Research talk:Anonymous editor acquisition/Signup CTA experiment/Work log/2014-05-29

From Meta, a Wikimedia project coordination wiki

Thursday, May 29th[edit]

OK. So the analysis I ran [Research_talk:Anonymous_editor_acquisition/Signup_CTA_experiment/Work_log/2014-05-28|yesterday]] has some substantial issues. For example, I was counting the number of anons who showed up before the experiment even began. In order to make a good comparison between the conditions, I need to limit my observations to token'd users who had an opportunity to be involved in the experiment. Luckily, there are a few events that were only active during the experiment and one that specifically represents the beginning of the flow of users through the experiment funnel: Schema:SignupExpPageLinkClick

So, I think that all I need to do is run the last query and limit the set of users to those with at least one page link click.

SELECT
    wiki,
    bucket,
    IF(first_user_id IS NULL,
        "pure anon",
        IF(first_user_registration IS NULL OR first_user_registration <= 20140502000000,
        "old user",
        IF(first_user_registration <= 20140519180800,
        "tracked user",
        "experiment user"))) AS editor_class,
    COUNT(*) AS tokens
FROM staging.token_info
WHERE link_clicks > 0
GROUP BY 1,2,3;

... bah. Hold the press. I'm not getting any link clicks for users in the control condition. This is wrong.

§ **SUPPLIED ENTRIES**:
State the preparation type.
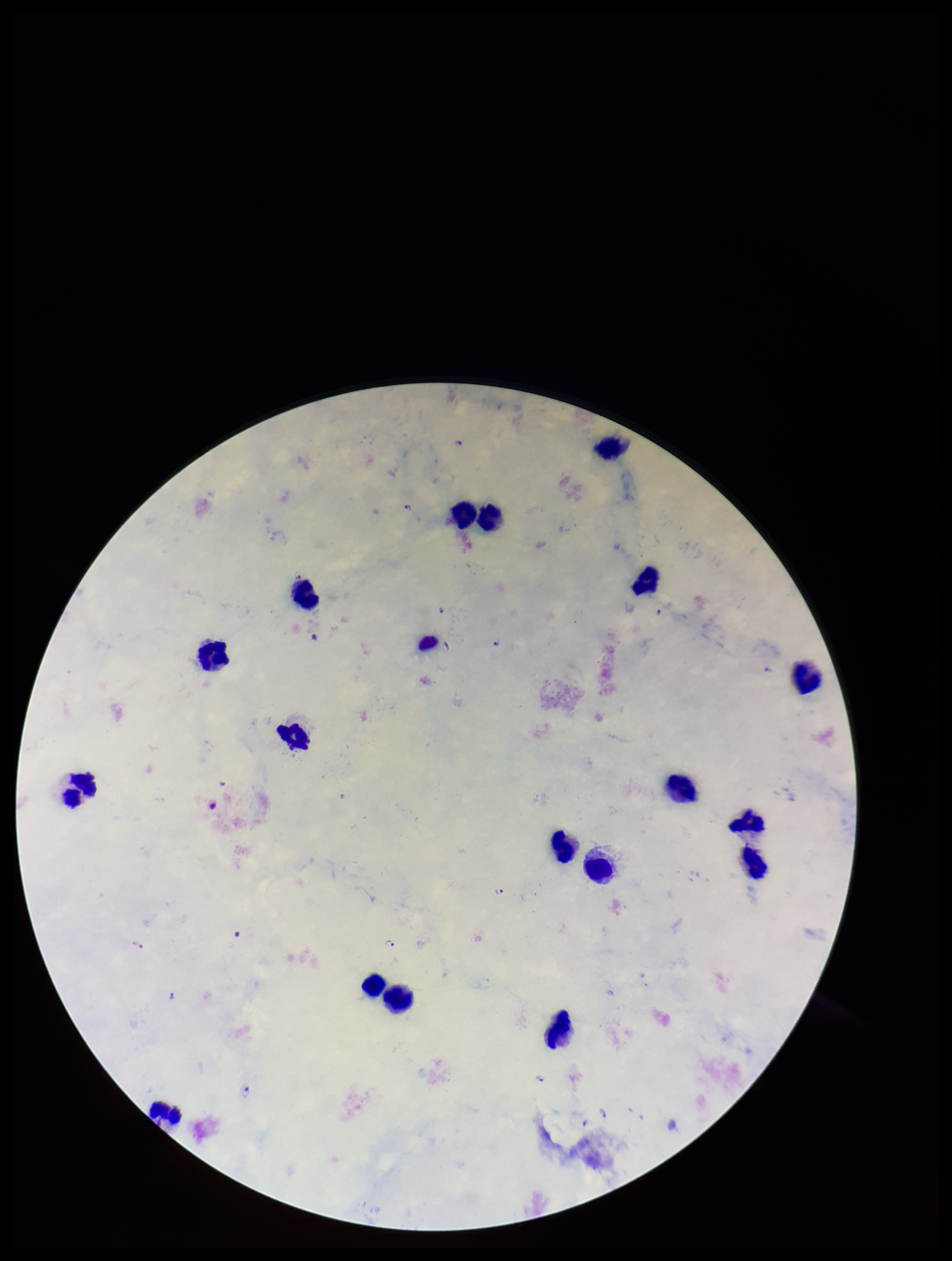
Thick.

Smartphone photograph taken through the eyepiece of a microscope. Single field of view. Leukocyte count: 18. Giemsa stain. Species reported for this patient: Plasmodium falciparum. Patient malaria status: positive. Image is 952×1261 pixels. Plasmodium parasites: identified. Parasite count: 11.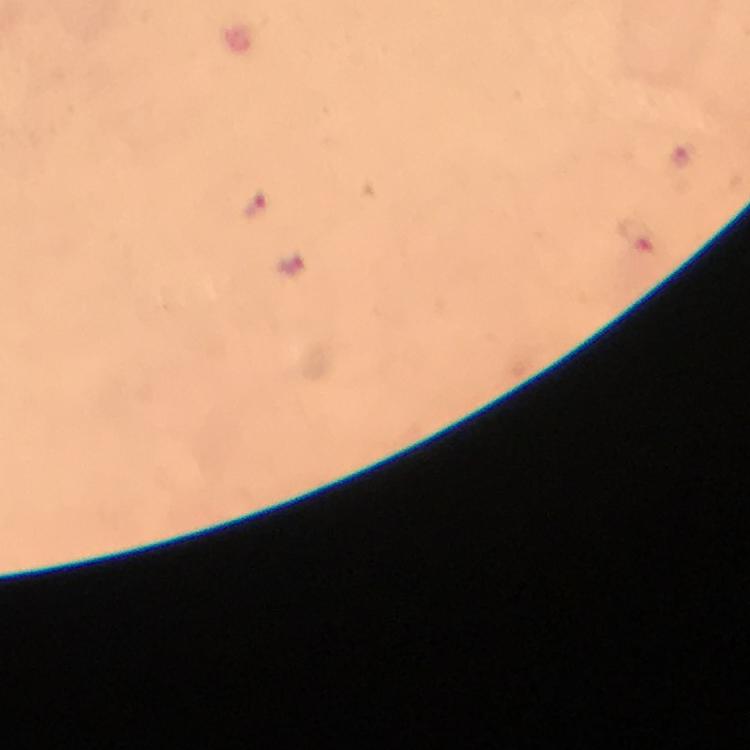
Approximate centers as {x, y} in pixels. Plasmodium parasite locations: {255, 206}, {638, 235}, {294, 270}. From a diagnostic examination for malaria. Thick blood film. 100x magnification. Image is 750×750 pixels. Cropped region of a single field of view. Photographed with a smartphone mounted on the microscope. Immersion oil was used. Giemsa stain.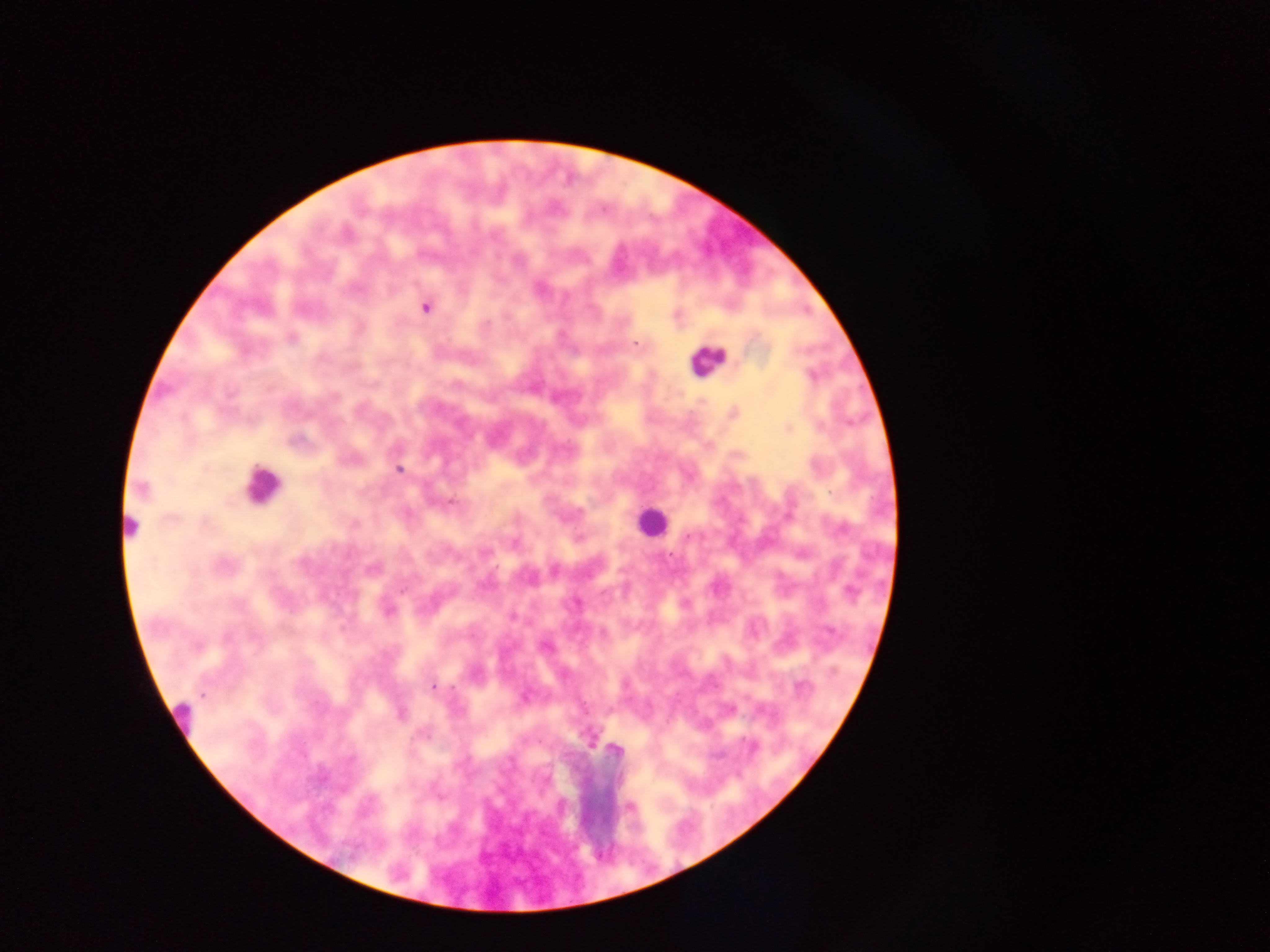
Approximate centers as (x, y) in pixels.
Summary:
  - Plasmodium parasite locations: (425, 308), (290, 339), (636, 342), (812, 375), (335, 397), (788, 429), (297, 440), (399, 469), (142, 489), (452, 502), (355, 523), (688, 537), (514, 542), (223, 565), (554, 570), (402, 590), (685, 604), (388, 611), (255, 638), (197, 646), (545, 646), (433, 687), (800, 687), (401, 714), (615, 750)
  - Leukocyte locations: (707, 360), (261, 484), (647, 521), (131, 524), (178, 721)
  - Preparation: thick blood film
  - Field of view: single
  - Country: Ghana
  - Capture: mobile-phone photograph through a microscope
  - Image size: 1270×952 pixels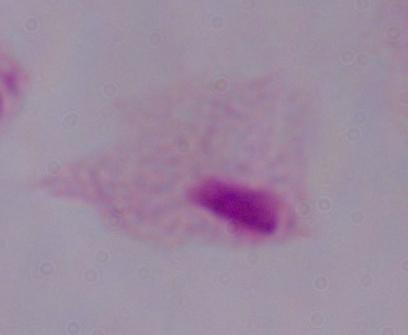

Summary:
  - Magnification: 1000x
  - Identification: trichomonad
  - Modality: micrograph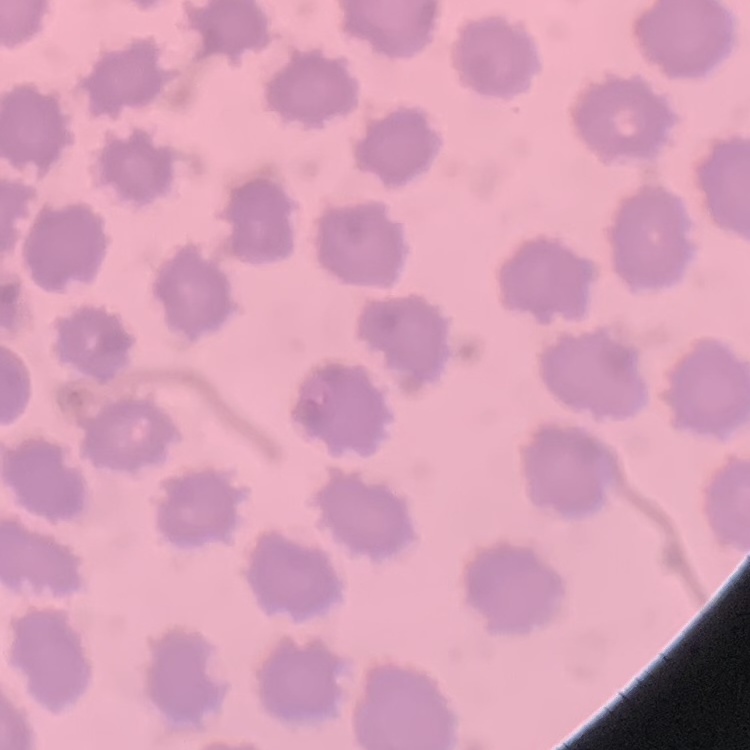

{
  "erythrocyte_morphology": "no rouleaux formation",
  "image_type": "one tile cut from a larger photomicrograph",
  "stain": "Field's or Giemsa",
  "preparation": "thin blood film"
}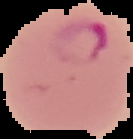
Summary:
  - Preparation: thin blood film
  - Malaria status: parasitized
  - Image type: cell region segmented out of the field of view; surrounding area masked to black
  - Image size: 133×139 pixels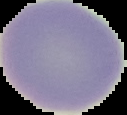
From a thin blood film. Result: negative for malaria parasites. Image is 127×115 pixels. Segmented cell region on a black background.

§ **EXERCISE TASKS**:
1. According to the work log, which schema marks the beginning of the flow of users through the experiment funnel?
2. Retype the work log, everything from "From Meta, a" down to "page link click.".

§ **OUTPUTS**:
1. Schema:SignupExpPageLinkClick

2.
From Meta, a Wikimedia project coordination wiki

Thursday, May 29th[edit]

OK. So the analysis I ran [Research_talk:Anonymous_editor_acquisition/Signup_CTA_experiment/Work_log/2014-05-28|yesterday]] has some substantial issues. For example, I was counting the number of anons who showed up before the experiment even began. In order to make a good comparison between the conditions, I need to limit my observations to token'd users who had an opportunity to be involved in the experiment. Luckily, there are a few events that were only active during the experiment and one that specifically represents the beginning of the flow of users through the experiment funnel: Schema:SignupExpPageLinkClick

So, I think that all I need to do is run the last query and limit the set of users to those with at least one page link click.